[Found at Canadian
Firearms Digest ] Date: Tue, 15 May 2001 12:35:15 -0600
From: "Breitkreuz, Garry - Assistant 1" BreitG0@parl.gc.ca
Subject: COP SHOOTS HIMSELF IN FRONT OF IGA SHOPPERS
PUBLICATION: The Edmonton Sun
DATE: 2001.05.15
SECTION: News PAGE: 7
SOURCE: Edmonton Sun
BYLINE: Nicole Bergot
KEYWORDS: Suicide; Alberta
ILLUSTRATION: 1. photo by Jack Dagley, Edmonton Sun A distraught woman talks with police
yesterday outside the home of a suspended cop who later killed himself outside a
supermarket. 2. photo by Robert Taylor, Edmonton Sun RCMP investigators examine the scene
of a suicide in front of the Garden Market IGA in Station Square on 99 Avenue in Fort
Saskatchewan. The body is under the yellow tarp.
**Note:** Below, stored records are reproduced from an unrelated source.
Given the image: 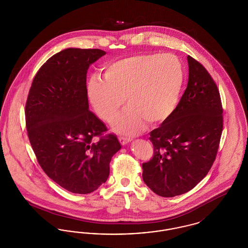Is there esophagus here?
Segmentation results:
<instances>
[{"label":"esophagus","mask_w":248,"mask_h":248,"mask_svg":"<svg viewBox=\"0 0 248 248\" xmlns=\"http://www.w3.org/2000/svg\"><path fill=\"white\" fill-rule=\"evenodd\" d=\"M119 141L122 145H126L127 143H129L130 139L125 137H119Z\"/></svg>","instance_id":"34e87169"}]
</instances>
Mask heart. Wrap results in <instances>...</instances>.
<instances>
[{
	"mask_svg": "<svg viewBox=\"0 0 248 248\" xmlns=\"http://www.w3.org/2000/svg\"><path fill=\"white\" fill-rule=\"evenodd\" d=\"M104 78L94 76L87 85L90 102L97 115L112 122L124 105L114 128L134 136L145 121L155 124L169 118L177 108L184 83L180 60L171 54L151 53L120 59L106 67Z\"/></svg>",
	"mask_w": 248,
	"mask_h": 248,
	"instance_id": "b5f03b06",
	"label": "heart"
}]
</instances>
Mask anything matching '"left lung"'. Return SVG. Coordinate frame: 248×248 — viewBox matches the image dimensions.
I'll return each instance as SVG.
<instances>
[{"instance_id":"obj_1","label":"left lung","mask_w":248,"mask_h":248,"mask_svg":"<svg viewBox=\"0 0 248 248\" xmlns=\"http://www.w3.org/2000/svg\"><path fill=\"white\" fill-rule=\"evenodd\" d=\"M187 59V88L173 114L150 133L154 157L142 165L145 184L163 197L188 192L207 175L223 128L217 84L197 60Z\"/></svg>"}]
</instances>
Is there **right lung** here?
Masks as SVG:
<instances>
[{"label": "right lung", "mask_w": 248, "mask_h": 248, "mask_svg": "<svg viewBox=\"0 0 248 248\" xmlns=\"http://www.w3.org/2000/svg\"><path fill=\"white\" fill-rule=\"evenodd\" d=\"M106 55L100 49L67 48L40 68L26 102L28 137L39 165L59 186L86 194L105 183L111 157L121 150L115 135L89 110L86 73ZM97 136L100 140L93 142Z\"/></svg>", "instance_id": "1"}]
</instances>
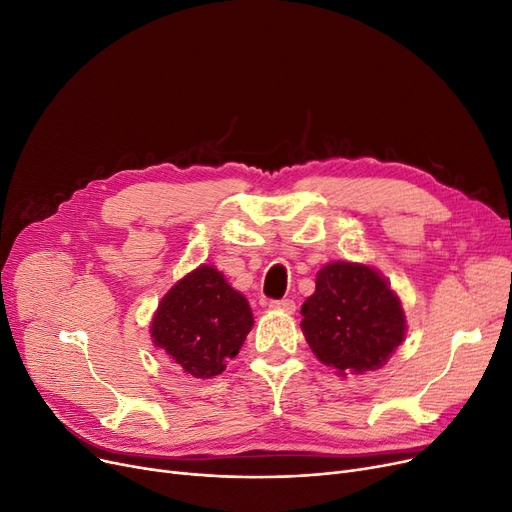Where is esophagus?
<instances>
[{"instance_id": "obj_1", "label": "esophagus", "mask_w": 512, "mask_h": 512, "mask_svg": "<svg viewBox=\"0 0 512 512\" xmlns=\"http://www.w3.org/2000/svg\"><path fill=\"white\" fill-rule=\"evenodd\" d=\"M270 307L286 311V314H293V311H295V301L293 299H274V301H270Z\"/></svg>"}]
</instances>
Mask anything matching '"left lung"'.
I'll return each mask as SVG.
<instances>
[{"mask_svg": "<svg viewBox=\"0 0 512 512\" xmlns=\"http://www.w3.org/2000/svg\"><path fill=\"white\" fill-rule=\"evenodd\" d=\"M301 316L311 351L339 374L381 368L406 332L404 309L385 278L347 261L318 272L316 293L303 303Z\"/></svg>", "mask_w": 512, "mask_h": 512, "instance_id": "obj_1", "label": "left lung"}]
</instances>
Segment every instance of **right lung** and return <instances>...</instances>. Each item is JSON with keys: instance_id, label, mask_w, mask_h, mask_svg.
I'll return each instance as SVG.
<instances>
[{"instance_id": "1", "label": "right lung", "mask_w": 512, "mask_h": 512, "mask_svg": "<svg viewBox=\"0 0 512 512\" xmlns=\"http://www.w3.org/2000/svg\"><path fill=\"white\" fill-rule=\"evenodd\" d=\"M253 326L251 307L211 265L188 274L161 301L154 345L196 379L224 372Z\"/></svg>"}]
</instances>
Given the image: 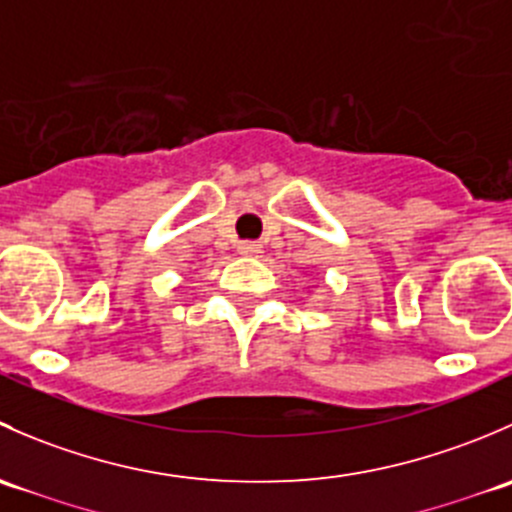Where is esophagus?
<instances>
[{"mask_svg": "<svg viewBox=\"0 0 512 512\" xmlns=\"http://www.w3.org/2000/svg\"><path fill=\"white\" fill-rule=\"evenodd\" d=\"M237 250H240V255H245V257H260L262 245H257V242H240V247H237Z\"/></svg>", "mask_w": 512, "mask_h": 512, "instance_id": "1", "label": "esophagus"}]
</instances>
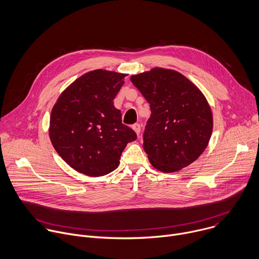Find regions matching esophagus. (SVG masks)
<instances>
[{
    "label": "esophagus",
    "mask_w": 259,
    "mask_h": 259,
    "mask_svg": "<svg viewBox=\"0 0 259 259\" xmlns=\"http://www.w3.org/2000/svg\"><path fill=\"white\" fill-rule=\"evenodd\" d=\"M133 130L136 132V134L139 136L140 135V132H141V125L139 123H136L133 125Z\"/></svg>",
    "instance_id": "1"
}]
</instances>
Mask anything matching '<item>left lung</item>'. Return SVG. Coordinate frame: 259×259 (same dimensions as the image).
Instances as JSON below:
<instances>
[{
	"label": "left lung",
	"instance_id": "8db88e82",
	"mask_svg": "<svg viewBox=\"0 0 259 259\" xmlns=\"http://www.w3.org/2000/svg\"><path fill=\"white\" fill-rule=\"evenodd\" d=\"M131 80L150 104L143 135L150 163L175 172L194 162L207 147L213 127L202 92L182 73L160 67L132 75Z\"/></svg>",
	"mask_w": 259,
	"mask_h": 259
}]
</instances>
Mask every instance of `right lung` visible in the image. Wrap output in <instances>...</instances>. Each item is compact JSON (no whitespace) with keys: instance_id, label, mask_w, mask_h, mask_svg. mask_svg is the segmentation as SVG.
Returning <instances> with one entry per match:
<instances>
[{"instance_id":"obj_1","label":"right lung","mask_w":259,"mask_h":259,"mask_svg":"<svg viewBox=\"0 0 259 259\" xmlns=\"http://www.w3.org/2000/svg\"><path fill=\"white\" fill-rule=\"evenodd\" d=\"M126 75L103 69L87 72L62 92L52 109V145L80 174L101 177L113 171L127 143L137 139L113 104Z\"/></svg>"}]
</instances>
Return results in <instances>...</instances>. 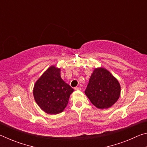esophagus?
Segmentation results:
<instances>
[{
  "label": "esophagus",
  "mask_w": 147,
  "mask_h": 147,
  "mask_svg": "<svg viewBox=\"0 0 147 147\" xmlns=\"http://www.w3.org/2000/svg\"><path fill=\"white\" fill-rule=\"evenodd\" d=\"M74 89L75 90H81V88H80V87H76V88H74Z\"/></svg>",
  "instance_id": "esophagus-1"
}]
</instances>
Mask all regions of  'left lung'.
Segmentation results:
<instances>
[{
  "label": "left lung",
  "mask_w": 147,
  "mask_h": 147,
  "mask_svg": "<svg viewBox=\"0 0 147 147\" xmlns=\"http://www.w3.org/2000/svg\"><path fill=\"white\" fill-rule=\"evenodd\" d=\"M85 94L96 108L107 109L118 100L121 94V85L117 79L106 68H94Z\"/></svg>",
  "instance_id": "left-lung-1"
}]
</instances>
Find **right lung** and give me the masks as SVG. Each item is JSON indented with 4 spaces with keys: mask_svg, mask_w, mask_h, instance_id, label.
I'll list each match as a JSON object with an SVG mask.
<instances>
[{
    "mask_svg": "<svg viewBox=\"0 0 147 147\" xmlns=\"http://www.w3.org/2000/svg\"><path fill=\"white\" fill-rule=\"evenodd\" d=\"M60 68L51 65L34 84L35 101L45 112L56 115L63 111L74 89L61 78Z\"/></svg>",
    "mask_w": 147,
    "mask_h": 147,
    "instance_id": "right-lung-1",
    "label": "right lung"
}]
</instances>
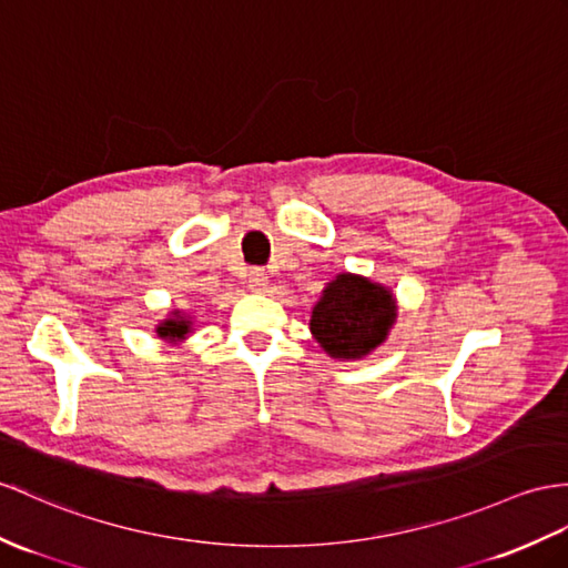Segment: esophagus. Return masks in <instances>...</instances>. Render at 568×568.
Masks as SVG:
<instances>
[{
    "instance_id": "obj_1",
    "label": "esophagus",
    "mask_w": 568,
    "mask_h": 568,
    "mask_svg": "<svg viewBox=\"0 0 568 568\" xmlns=\"http://www.w3.org/2000/svg\"><path fill=\"white\" fill-rule=\"evenodd\" d=\"M247 286H251L255 294H262L267 288V274L262 270H251L247 272Z\"/></svg>"
}]
</instances>
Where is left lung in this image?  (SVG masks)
<instances>
[{
  "label": "left lung",
  "instance_id": "8db88e82",
  "mask_svg": "<svg viewBox=\"0 0 568 568\" xmlns=\"http://www.w3.org/2000/svg\"><path fill=\"white\" fill-rule=\"evenodd\" d=\"M397 301L390 288L358 274H337L311 313V332L339 362H356L388 339Z\"/></svg>",
  "mask_w": 568,
  "mask_h": 568
}]
</instances>
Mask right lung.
I'll list each match as a JSON object with an SVG mask.
<instances>
[{"instance_id": "1", "label": "right lung", "mask_w": 568, "mask_h": 568, "mask_svg": "<svg viewBox=\"0 0 568 568\" xmlns=\"http://www.w3.org/2000/svg\"><path fill=\"white\" fill-rule=\"evenodd\" d=\"M192 332V321L187 315H183L180 311H173L169 317H165L163 323H159L156 327V335L165 342H183Z\"/></svg>"}]
</instances>
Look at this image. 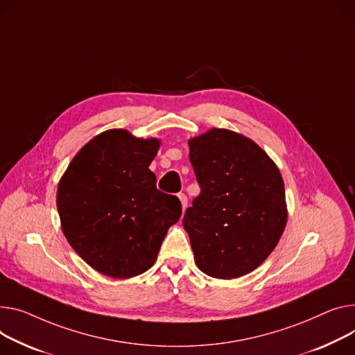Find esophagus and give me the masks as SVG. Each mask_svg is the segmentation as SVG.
I'll return each instance as SVG.
<instances>
[{"instance_id":"obj_1","label":"esophagus","mask_w":355,"mask_h":355,"mask_svg":"<svg viewBox=\"0 0 355 355\" xmlns=\"http://www.w3.org/2000/svg\"><path fill=\"white\" fill-rule=\"evenodd\" d=\"M178 198H180V201H181L182 211H185V209H187V205H188V198H187V196L181 193V194H178Z\"/></svg>"}]
</instances>
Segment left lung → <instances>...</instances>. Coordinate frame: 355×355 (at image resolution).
Segmentation results:
<instances>
[{
	"instance_id": "obj_1",
	"label": "left lung",
	"mask_w": 355,
	"mask_h": 355,
	"mask_svg": "<svg viewBox=\"0 0 355 355\" xmlns=\"http://www.w3.org/2000/svg\"><path fill=\"white\" fill-rule=\"evenodd\" d=\"M201 187L182 220L197 267L232 279L261 266L287 224L284 181L268 154L243 134L211 128L188 139Z\"/></svg>"
}]
</instances>
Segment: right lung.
Wrapping results in <instances>:
<instances>
[{"mask_svg": "<svg viewBox=\"0 0 355 355\" xmlns=\"http://www.w3.org/2000/svg\"><path fill=\"white\" fill-rule=\"evenodd\" d=\"M161 141L108 130L71 159L57 188L69 245L96 271L131 278L155 263L162 240L181 217L175 196L157 190L148 168Z\"/></svg>", "mask_w": 355, "mask_h": 355, "instance_id": "obj_1", "label": "right lung"}]
</instances>
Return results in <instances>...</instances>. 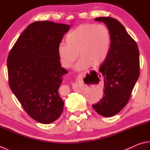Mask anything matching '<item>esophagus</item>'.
Returning a JSON list of instances; mask_svg holds the SVG:
<instances>
[{"mask_svg":"<svg viewBox=\"0 0 150 150\" xmlns=\"http://www.w3.org/2000/svg\"><path fill=\"white\" fill-rule=\"evenodd\" d=\"M84 75H85V73H81V74L79 75L77 78L80 79V78H81V77H84ZM72 85H73V90H74L75 91H78V83H77V81H75V82L74 83H73Z\"/></svg>","mask_w":150,"mask_h":150,"instance_id":"1","label":"esophagus"}]
</instances>
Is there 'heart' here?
<instances>
[{"label":"heart","instance_id":"1","mask_svg":"<svg viewBox=\"0 0 150 150\" xmlns=\"http://www.w3.org/2000/svg\"><path fill=\"white\" fill-rule=\"evenodd\" d=\"M66 44L62 43L57 49L59 60L63 67L70 68L78 57L75 66L77 71L91 66L98 67L107 58L110 46V33L103 24H83L66 35Z\"/></svg>","mask_w":150,"mask_h":150}]
</instances>
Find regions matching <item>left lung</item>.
<instances>
[{
	"mask_svg": "<svg viewBox=\"0 0 150 150\" xmlns=\"http://www.w3.org/2000/svg\"><path fill=\"white\" fill-rule=\"evenodd\" d=\"M110 33L107 58L99 67L104 77V96L93 108L99 115L111 117L124 108L139 76V55L136 42L117 20L98 17Z\"/></svg>",
	"mask_w": 150,
	"mask_h": 150,
	"instance_id": "obj_1",
	"label": "left lung"
}]
</instances>
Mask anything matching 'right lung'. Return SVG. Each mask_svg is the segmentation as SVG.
Listing matches in <instances>:
<instances>
[{"label":"right lung","mask_w":150,"mask_h":150,"mask_svg":"<svg viewBox=\"0 0 150 150\" xmlns=\"http://www.w3.org/2000/svg\"><path fill=\"white\" fill-rule=\"evenodd\" d=\"M69 28L46 20L33 22L7 58L10 88L28 115L40 123H52L63 112L58 89L67 71L61 67L57 49Z\"/></svg>","instance_id":"add662e5"}]
</instances>
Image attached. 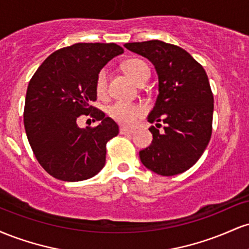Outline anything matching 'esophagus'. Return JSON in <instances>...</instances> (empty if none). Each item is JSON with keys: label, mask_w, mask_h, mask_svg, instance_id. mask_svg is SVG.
Masks as SVG:
<instances>
[{"label": "esophagus", "mask_w": 249, "mask_h": 249, "mask_svg": "<svg viewBox=\"0 0 249 249\" xmlns=\"http://www.w3.org/2000/svg\"><path fill=\"white\" fill-rule=\"evenodd\" d=\"M119 132H121V134H131L133 133V130H131V128H126V127H121Z\"/></svg>", "instance_id": "1"}]
</instances>
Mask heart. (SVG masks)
I'll return each instance as SVG.
<instances>
[{"mask_svg": "<svg viewBox=\"0 0 249 249\" xmlns=\"http://www.w3.org/2000/svg\"><path fill=\"white\" fill-rule=\"evenodd\" d=\"M123 69L132 81L138 85H144L150 77V68L141 58H130L123 64ZM95 89L98 96L105 95L107 90V72L102 69L97 73ZM144 115V107L138 104L116 102L108 107V116L118 124L132 126Z\"/></svg>", "mask_w": 249, "mask_h": 249, "instance_id": "1", "label": "heart"}]
</instances>
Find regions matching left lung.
<instances>
[{
  "label": "left lung",
  "mask_w": 249,
  "mask_h": 249,
  "mask_svg": "<svg viewBox=\"0 0 249 249\" xmlns=\"http://www.w3.org/2000/svg\"><path fill=\"white\" fill-rule=\"evenodd\" d=\"M126 49L146 57L156 67L159 93L147 122L152 144L139 152L144 166L164 177L192 167L212 136L214 99L206 71L186 50L158 39L126 43Z\"/></svg>",
  "instance_id": "8db88e82"
}]
</instances>
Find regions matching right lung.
<instances>
[{"label": "right lung", "instance_id": "1", "mask_svg": "<svg viewBox=\"0 0 249 249\" xmlns=\"http://www.w3.org/2000/svg\"><path fill=\"white\" fill-rule=\"evenodd\" d=\"M123 53L116 43H76L51 53L31 77L25 132L37 161L53 178L81 181L104 167L107 144L119 127L91 103L97 101V73ZM83 114L101 123L79 129L76 119Z\"/></svg>", "mask_w": 249, "mask_h": 249}]
</instances>
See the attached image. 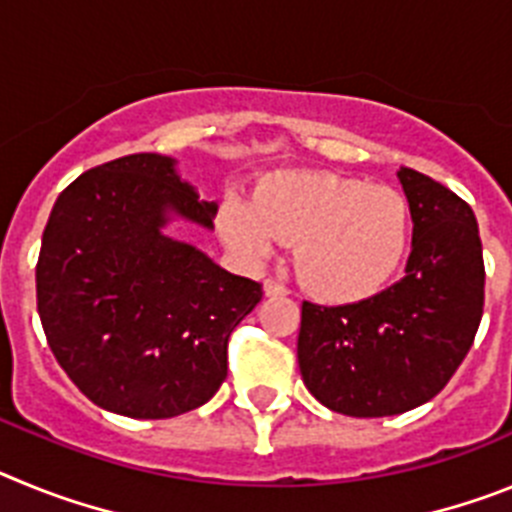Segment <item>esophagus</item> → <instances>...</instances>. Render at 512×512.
<instances>
[{
	"label": "esophagus",
	"mask_w": 512,
	"mask_h": 512,
	"mask_svg": "<svg viewBox=\"0 0 512 512\" xmlns=\"http://www.w3.org/2000/svg\"><path fill=\"white\" fill-rule=\"evenodd\" d=\"M264 295L266 297H282V295H287V289H284L279 282H274V279H266V282H264Z\"/></svg>",
	"instance_id": "34e87169"
}]
</instances>
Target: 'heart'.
Segmentation results:
<instances>
[{"instance_id": "heart-1", "label": "heart", "mask_w": 512, "mask_h": 512, "mask_svg": "<svg viewBox=\"0 0 512 512\" xmlns=\"http://www.w3.org/2000/svg\"><path fill=\"white\" fill-rule=\"evenodd\" d=\"M217 230L246 264H261L295 241V269L310 295L348 305L379 295L395 279L413 238L405 194L364 179L310 171L266 176L251 200L230 197Z\"/></svg>"}]
</instances>
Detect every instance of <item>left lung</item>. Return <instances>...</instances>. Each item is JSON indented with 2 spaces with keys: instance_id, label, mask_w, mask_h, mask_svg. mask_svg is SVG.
Returning a JSON list of instances; mask_svg holds the SVG:
<instances>
[{
  "instance_id": "obj_1",
  "label": "left lung",
  "mask_w": 512,
  "mask_h": 512,
  "mask_svg": "<svg viewBox=\"0 0 512 512\" xmlns=\"http://www.w3.org/2000/svg\"><path fill=\"white\" fill-rule=\"evenodd\" d=\"M397 182L413 210L405 277L351 305H302V382L351 418L400 415L436 397L472 348L485 305L472 207L408 166Z\"/></svg>"
}]
</instances>
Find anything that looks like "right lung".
Segmentation results:
<instances>
[{
  "mask_svg": "<svg viewBox=\"0 0 512 512\" xmlns=\"http://www.w3.org/2000/svg\"><path fill=\"white\" fill-rule=\"evenodd\" d=\"M217 202L176 158L133 153L58 194L40 246L38 312L53 356L94 405L143 420L200 408L228 377V338L261 300L176 220L212 230Z\"/></svg>",
  "mask_w": 512,
  "mask_h": 512,
  "instance_id": "1",
  "label": "right lung"
}]
</instances>
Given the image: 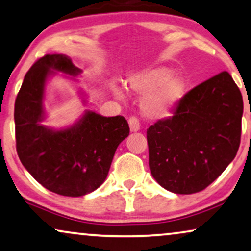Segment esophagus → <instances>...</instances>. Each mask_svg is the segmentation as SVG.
I'll return each mask as SVG.
<instances>
[{
	"label": "esophagus",
	"mask_w": 251,
	"mask_h": 251,
	"mask_svg": "<svg viewBox=\"0 0 251 251\" xmlns=\"http://www.w3.org/2000/svg\"><path fill=\"white\" fill-rule=\"evenodd\" d=\"M128 122H129L130 130H131L132 132H135V131H138V130L141 129V125H139V121H138V119L136 118V116H130L129 120H128Z\"/></svg>",
	"instance_id": "obj_1"
}]
</instances>
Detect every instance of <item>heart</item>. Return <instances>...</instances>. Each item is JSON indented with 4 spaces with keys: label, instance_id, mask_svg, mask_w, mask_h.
Here are the masks:
<instances>
[{
    "label": "heart",
    "instance_id": "heart-1",
    "mask_svg": "<svg viewBox=\"0 0 251 251\" xmlns=\"http://www.w3.org/2000/svg\"><path fill=\"white\" fill-rule=\"evenodd\" d=\"M129 89L144 97L142 105L146 115L161 119L171 114L183 96L185 83L183 78L172 76L168 68L157 67L130 77ZM115 92L121 96L120 90L115 89Z\"/></svg>",
    "mask_w": 251,
    "mask_h": 251
}]
</instances>
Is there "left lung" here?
Masks as SVG:
<instances>
[{"instance_id": "obj_1", "label": "left lung", "mask_w": 251, "mask_h": 251, "mask_svg": "<svg viewBox=\"0 0 251 251\" xmlns=\"http://www.w3.org/2000/svg\"><path fill=\"white\" fill-rule=\"evenodd\" d=\"M242 113V94L227 71L185 93L173 116L146 131L152 176L175 194L209 187L235 158Z\"/></svg>"}]
</instances>
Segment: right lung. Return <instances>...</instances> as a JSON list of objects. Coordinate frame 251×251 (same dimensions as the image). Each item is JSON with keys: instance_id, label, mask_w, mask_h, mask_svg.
Returning <instances> with one entry per match:
<instances>
[{"instance_id": "right-lung-1", "label": "right lung", "mask_w": 251, "mask_h": 251, "mask_svg": "<svg viewBox=\"0 0 251 251\" xmlns=\"http://www.w3.org/2000/svg\"><path fill=\"white\" fill-rule=\"evenodd\" d=\"M50 70L73 76L82 71L66 55L47 54L26 73L15 102L17 154L28 173L51 193L84 196L106 180L116 149L128 137L129 125L121 115L105 118L89 110L68 129L42 126Z\"/></svg>"}]
</instances>
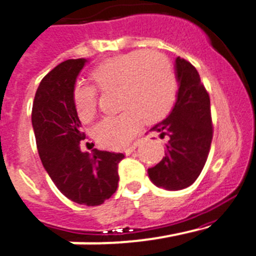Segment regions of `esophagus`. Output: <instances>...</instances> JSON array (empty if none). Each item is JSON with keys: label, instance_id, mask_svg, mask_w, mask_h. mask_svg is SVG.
Segmentation results:
<instances>
[{"label": "esophagus", "instance_id": "esophagus-1", "mask_svg": "<svg viewBox=\"0 0 256 256\" xmlns=\"http://www.w3.org/2000/svg\"><path fill=\"white\" fill-rule=\"evenodd\" d=\"M139 144H140L139 142H134V145H131L130 148H126V149H125V154H126V155L132 154V152H135V149H136V148H138V146H139Z\"/></svg>", "mask_w": 256, "mask_h": 256}]
</instances>
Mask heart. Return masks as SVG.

COP SHOOTS HIMSELF IN FRONT OF IGA SHOPPERS
A suspended city cop shot himself once in the head in front of horrified shoppers and
three city tactical unit members outside the Fort Saskatchewan IGA shortly after 8 p.m.
last night.
It was a bloody end to a lengthy police standoff that started with the discovery of a
suicide note yesterday in the home of Const. Gregory Donald Seath, 42, a veteran city cop
serving a conditional sentence for perjury and obstruction of justice.
The trail led to Fort Saskatchewan, where police found Seath in the supermarket parking
lot with a gun in his hand.
"Three tactical members pulled up in a van to confront him, saw he was holding a
handgun at his side," said city police spokesman Wes Bellmore.
"He refused a number of demands to put the weapon down and then just sat down on the
curb and took his own life."
An eyewitness reported city police Chief Bob Wasylyshen was on the scene in Fort
Saskatchewan last night, but made no comment to press. The incident began more than six
hours earlier after Seath's son found a suicide note at his dad's home near 162 Avenue and
59A Street in Edmonton and called the cops.
"He's known to be antagonistic towards police and because of the history, we sent the
troops," said Bellmore. Over 25 police cars, tactical team members including snipers
in army fatigues and camouflage, patrol officers, and police dogs descended on the home.
Community police stations across the city were also alerted that the despondent man might
be on the street and possibly armed.
After attempts to contact anyone inside the home failed, officers hurled flash-bang
devices inside about 4 p.m. as Seath's tearful wife and other family members watched from
the street.
Tactical members then finally stormed the home and found it empty.
An RCMP helicopter, meanwhile, scanned a wooded area behind the house as well as the city
of Fort Saskatchewan after several reported sightings there.
The 41-year-old Seath, a city police officer for almost 20 years, was handed an 18-month
conditional sentence Jan. 10 to be served in the community.
The judge ruled the sentence was appropriate because Seath's police career was in jeopardy
and his life could have been in danger if he were sent to jail.
Seath - suspended without pay and facing an internal disciplinary hearing - was ordered to
follow a daily 9 p.m. to 6 a.m. curfew, do 240 hours of community service in the first
year of his sentence and abstain from alcohol.
EPS seized his police issue handgun but the courts allowed him to keep a large stock of
weapons - some 15 long-barrelled [guns] and two handguns - which officers seized from the
north-side home about 5 p.m. yesterday.
Seath was charged after swearing a false affidavit in 1996 about a confrontation with his
wife's former husband.
But he was secretly taped and later denied details of the acrimonious conversation about
custody and visitation rights.
Blaine Henkelman, 38, the ex-husband of Seath's wife and the person who taped the
conversation, was upset with the sentence. On the tape, which was played in court, Seath
tells Henkelman that if he ever bothered him again, he'd make Henkelman's life a misery.